New York (AFP) – How to make skyscrapers less energy-consuming and less polluting? New York City, historic capital of skyscrapers, intends to remain a pioneer by forcing them to drastically reduce their energy consumption.
Who says skyscrapers often says glass facades scintillating in the sun, lights in abundance, air conditioning or generous heating, elevators by the dozen… Enough to consume a maximum of energy and emit a quantity of greenhouse gases.
While examples of new towers designed to save energy have multiplied across the world, such as the Shard in London or the Shanghai Tower in China, transforming a building imagined at a time when no one was talking about global warming often requires important and costly work.
It is these buildings that are targeted by the “Climate Mobilization Act”, endorsed at the end of April by the largest American metropolis as part of its global commitment to reduce its emissions by 80% by 2050.

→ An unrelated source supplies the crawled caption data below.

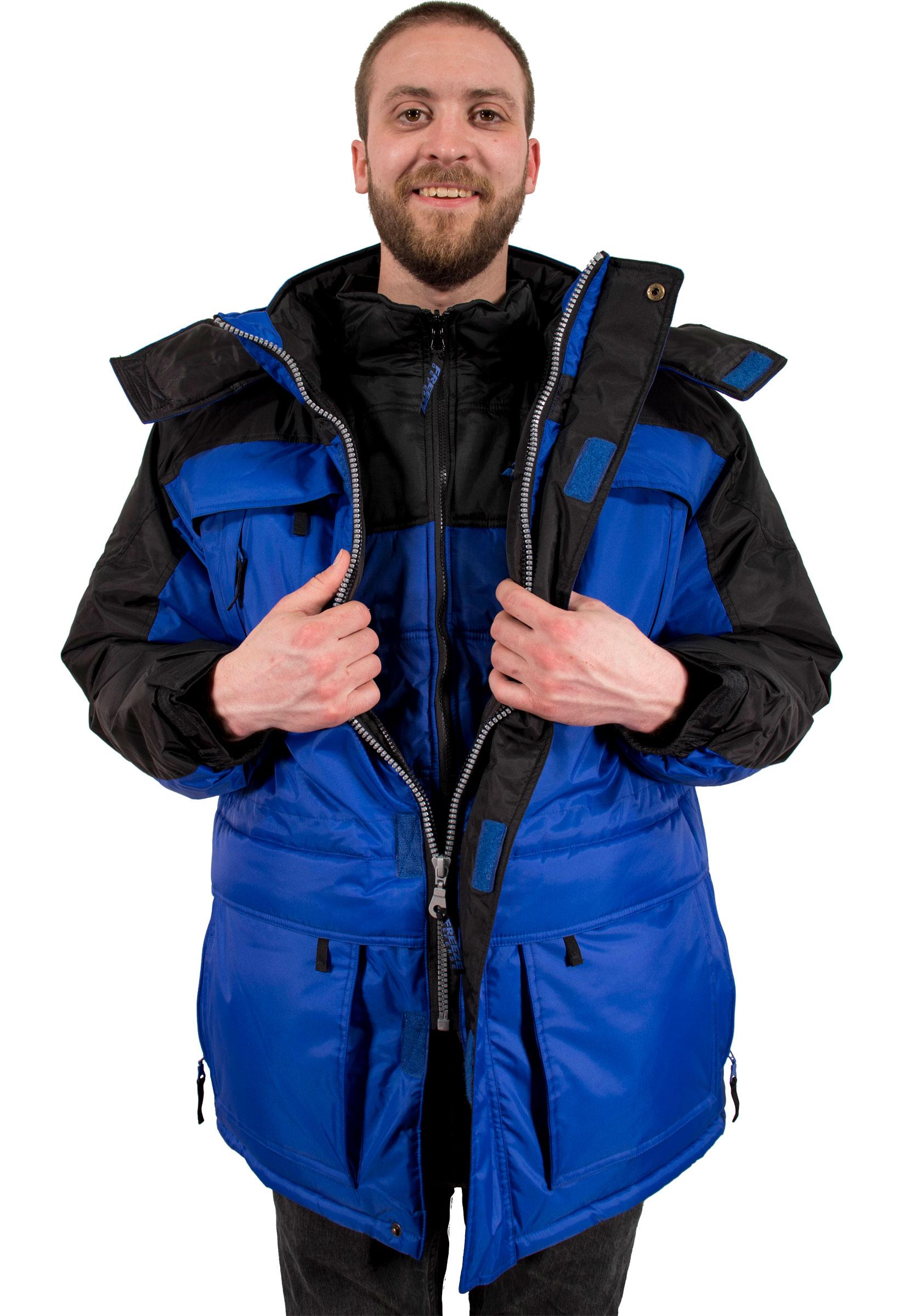 Mind All Winter Buy Your Warm Freeze Defense Winter Coat Vest Warmest Winter Coats 2016 Warmest Winter Coats Mens Uk A Vest You Can Wear Our Warmest Coat That Comes bark post Warmest Winter Coats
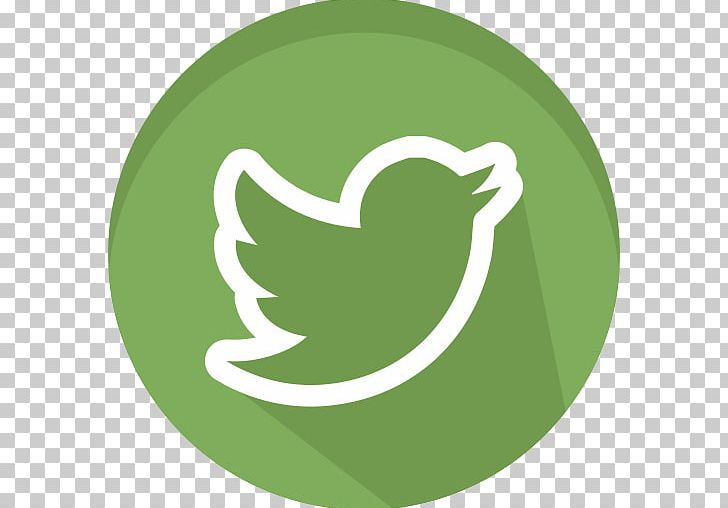 Social Media Logo Computer Icons Social Network PNG, Clipart, Blog, Circle, Computer Icons, Grass, Green Free PNG Download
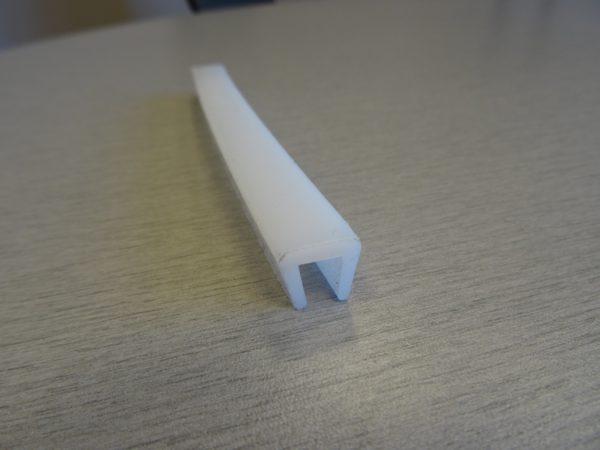 One Fourth Flat bar Cap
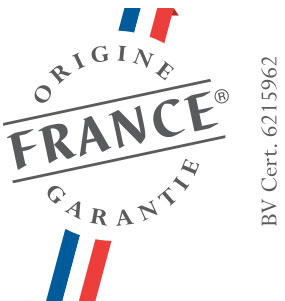 Logo Origine France Garantie pour les menuiseries Solabaie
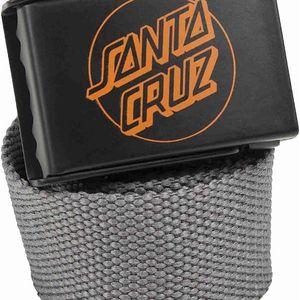 pásek SANTA CRUZ - SCS Simple Dot Web Belt Carbon (CARBON) velikost: OS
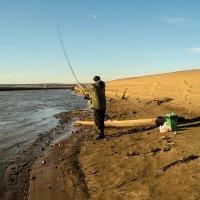 рыбак. открытие сезона. :: petyxov петухов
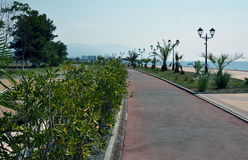 Promenade in Sochi, Russia, with mountains in the far Stock Images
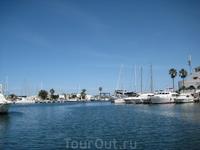 Порт Эль Кантауи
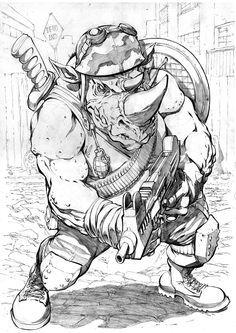 Tmnt Rocksteady By Smolb Teenage Mutant Ninja Turtles Art Ninja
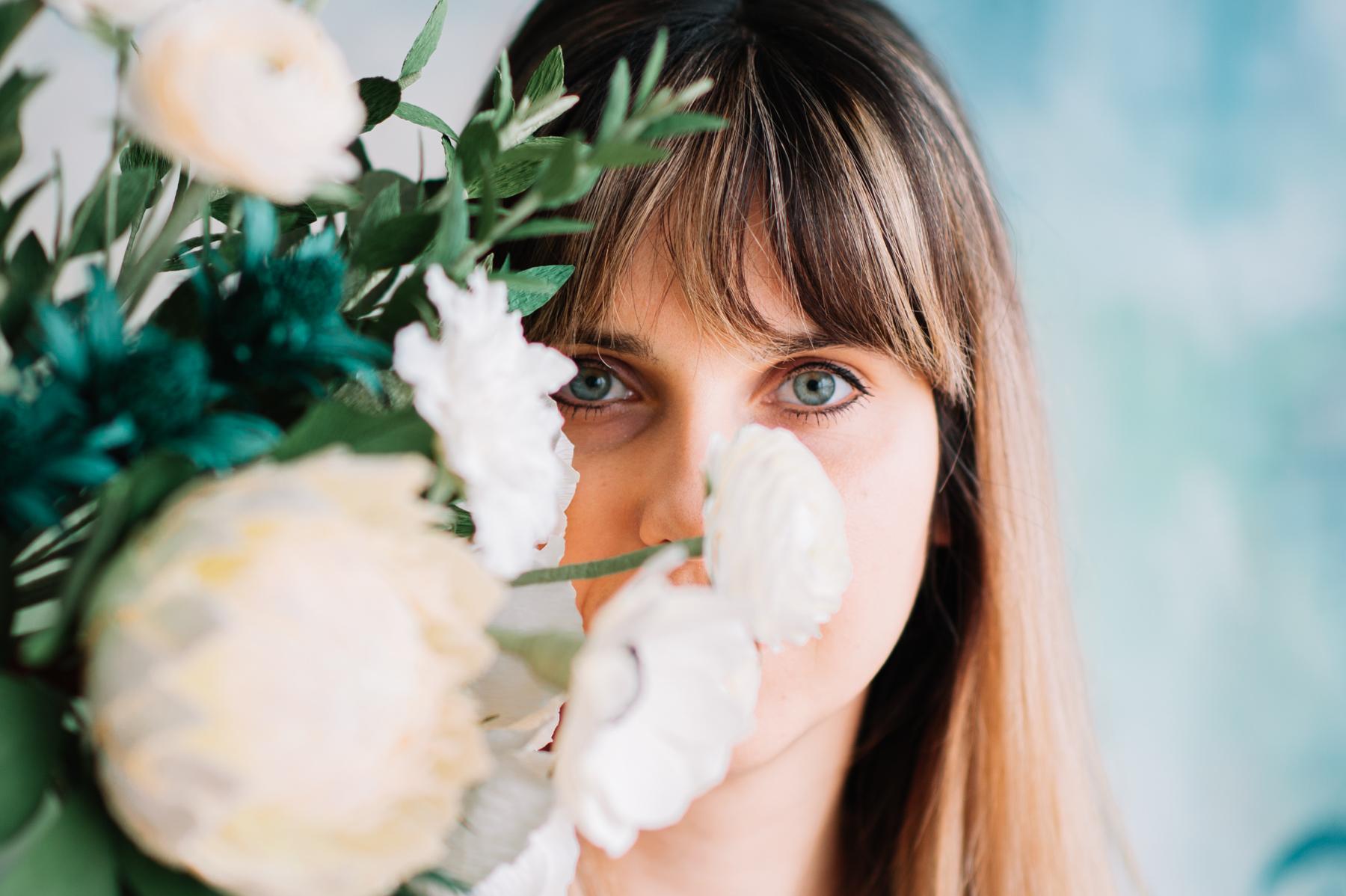 paper flowers_ deersphotography-214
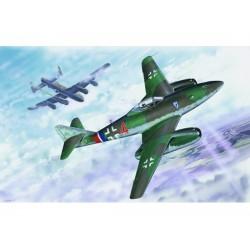 TRU02235 TRUMPETER Me 262 A1a 1/32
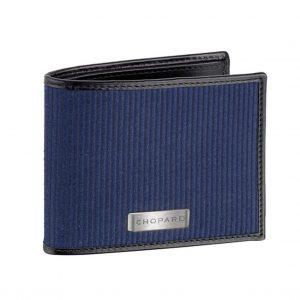 Billetera Chopard Il Classico Mini en Tela y Cuero - Azul/Negro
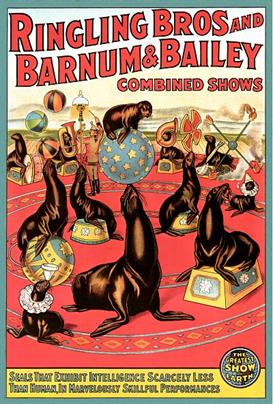 Vintage-Circus-Posters-The-Greatest-Show-On-Earth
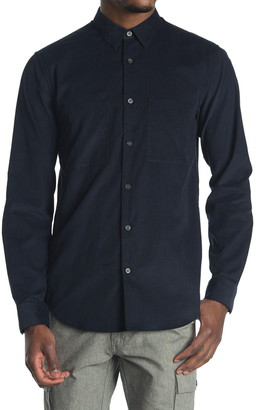 Theory Irving Standard Fit Shirt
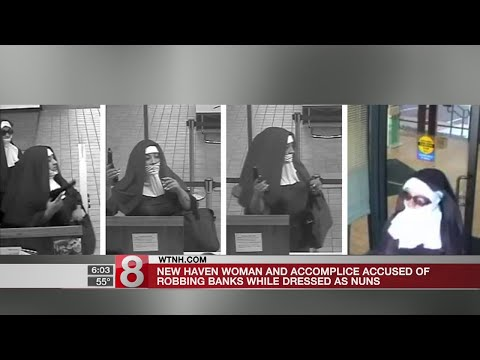 New Haven woman accused of robbing banks while dressed as nun - Dauer: 28 Sekunden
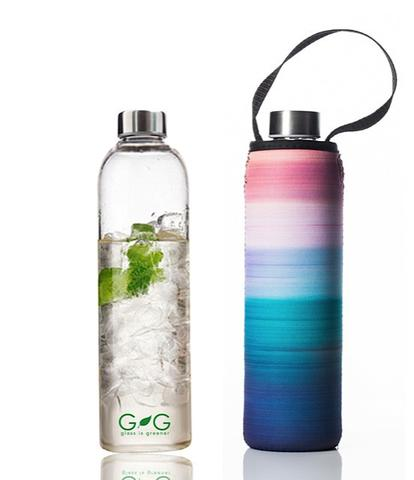 Glass is Greener 750 ML Bottle + Carry Cover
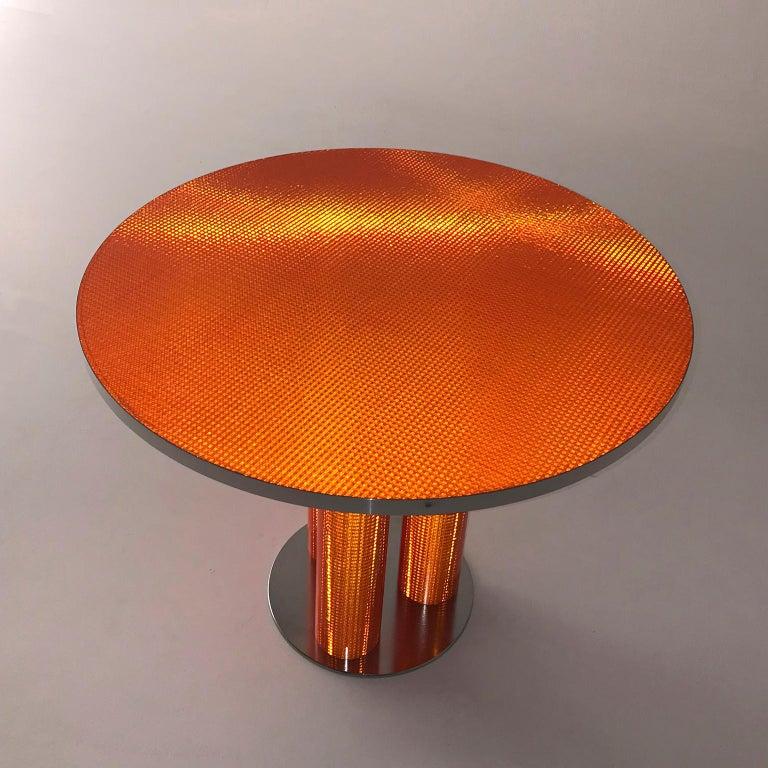 Contemporary Modern Table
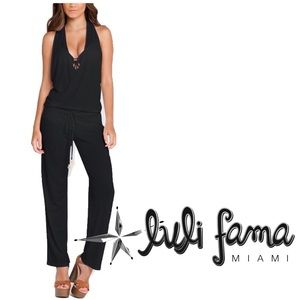 Luli Fama COSITA BUENA T Back Jumpsuit Cover-Up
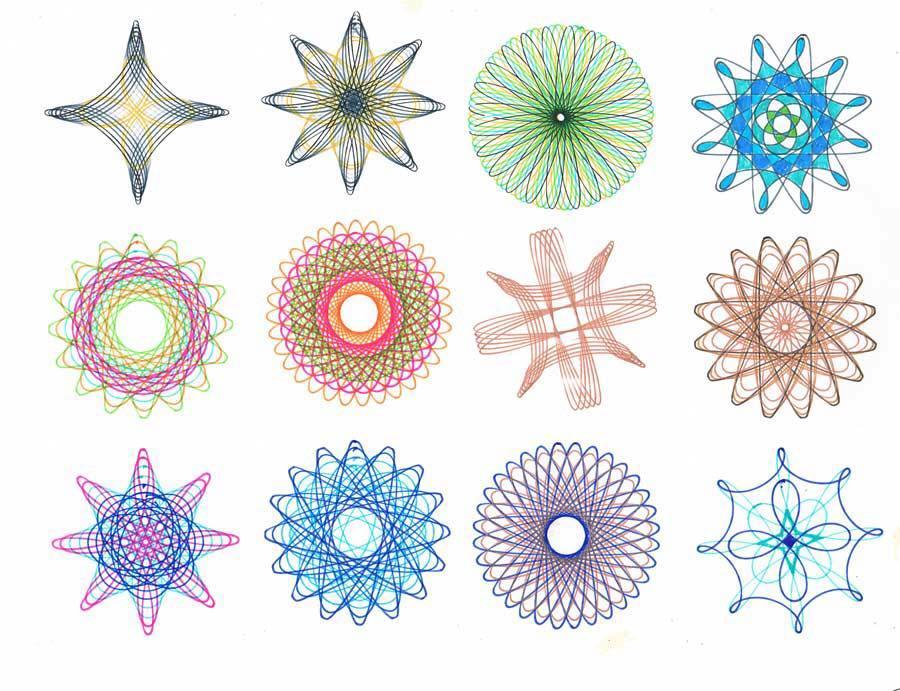 Mua Bộ thước vẽ họa tiết Spirograph cho bạn thỏa sức sáng tạo - Kmart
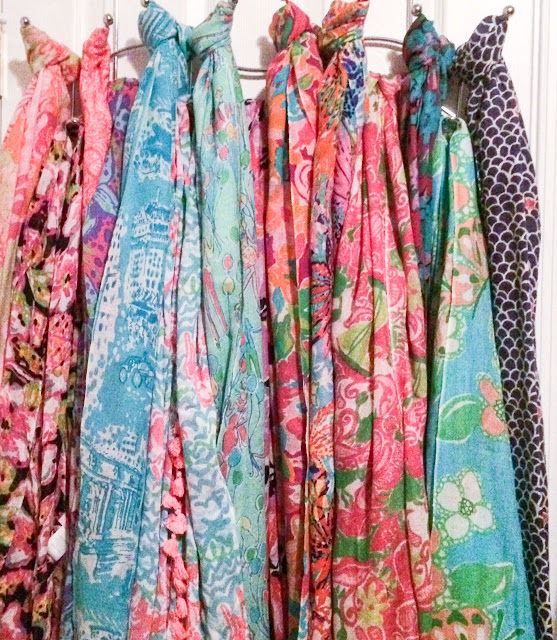 lilly pulitzer after party sale tips scarf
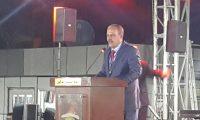 مؤيداللامي : امام الاسرة الصحفية مسيرة شاقة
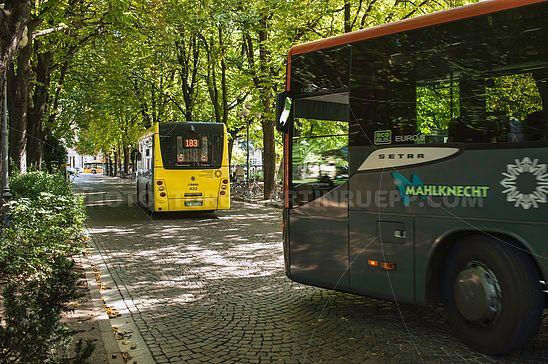 Linienbusse in Bozen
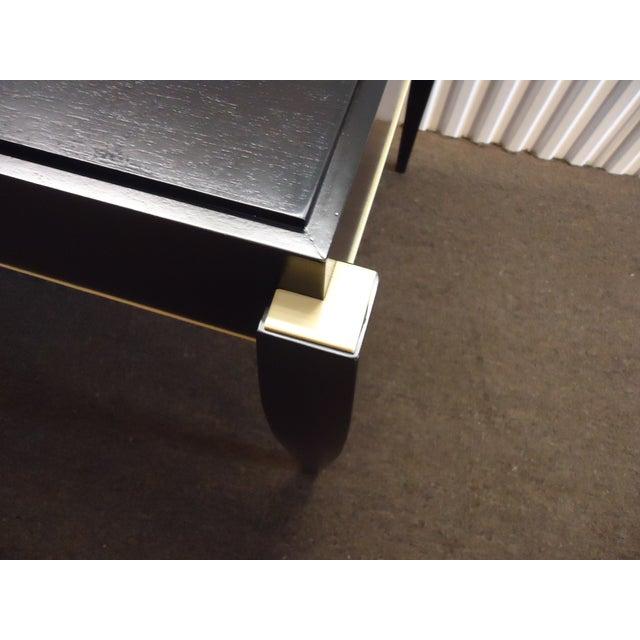 Metal Mid-Century Modern Dark Wood Tanker Desk For Sale - Image 7 of 13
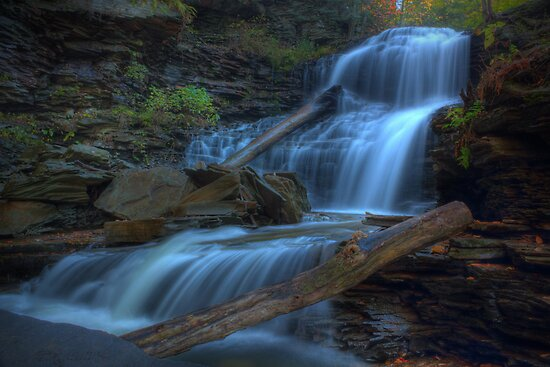Shawnee Falls (on Columbus Day) by Aaron Campbell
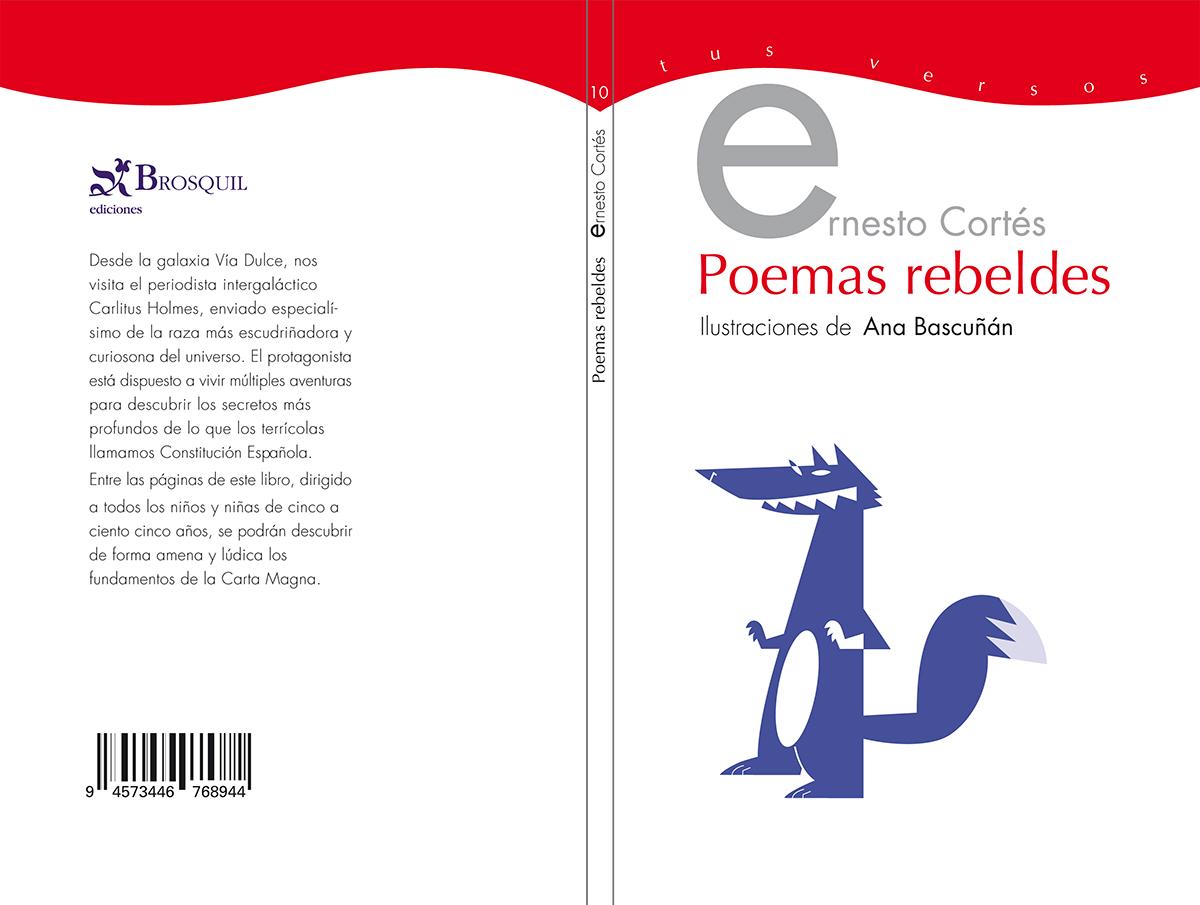 colección Tus versos, diseño Paco Giménez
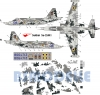 Sukhoi Su-25M1 Ukraine AF decal 1\72
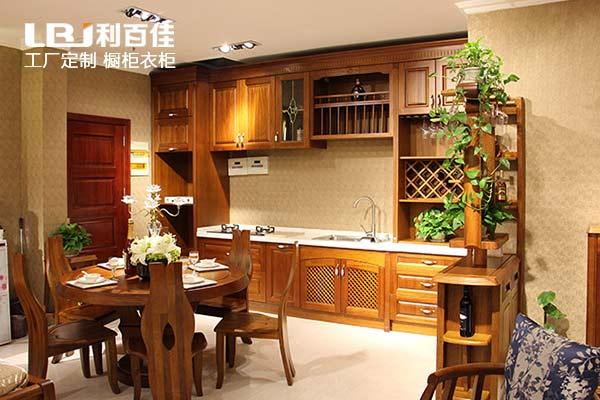 长沙全屋定制家具一般多少钱?贵不贵呢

In particular, it obliges buildings over 2,300 m2, or some 50,000 buildings representing one third of New York’s emissions, to reduce their emissions by 40% by 2030 compared to their 2005 level.
By attacking its very dense housing stock, New York has adopted a “revolutionary” law, said Nilda Mesa, director of the sustainable development program at Columbia University.
“It will have many positive effects, such as creating a market and demand for energy efficiency technologies,” which can be used in other American and European cities with comparable climates, she says.
Empire State Building precursor
Although it provides for long-term loan facilities guaranteed by the town hall, the text has been opposed by the powerful real estate sector, frightened by the more than $ 4 billion in renovations it could entail, according to some. estimates.
However, some buildings have already made efforts, such as the Empire State Building, which has “helped show others that we can do it,” says Ms. Mesa.
The legendary New York skyscraper, a jewel of art deco completed in 1931, launched in 2009 a vast renovation program of 550 million dollars, which enabled it to reduce its energy consumption by more than 40% , explains to AFP Anthony Malkin, president of the Empire State Realty Trust, owner of the building.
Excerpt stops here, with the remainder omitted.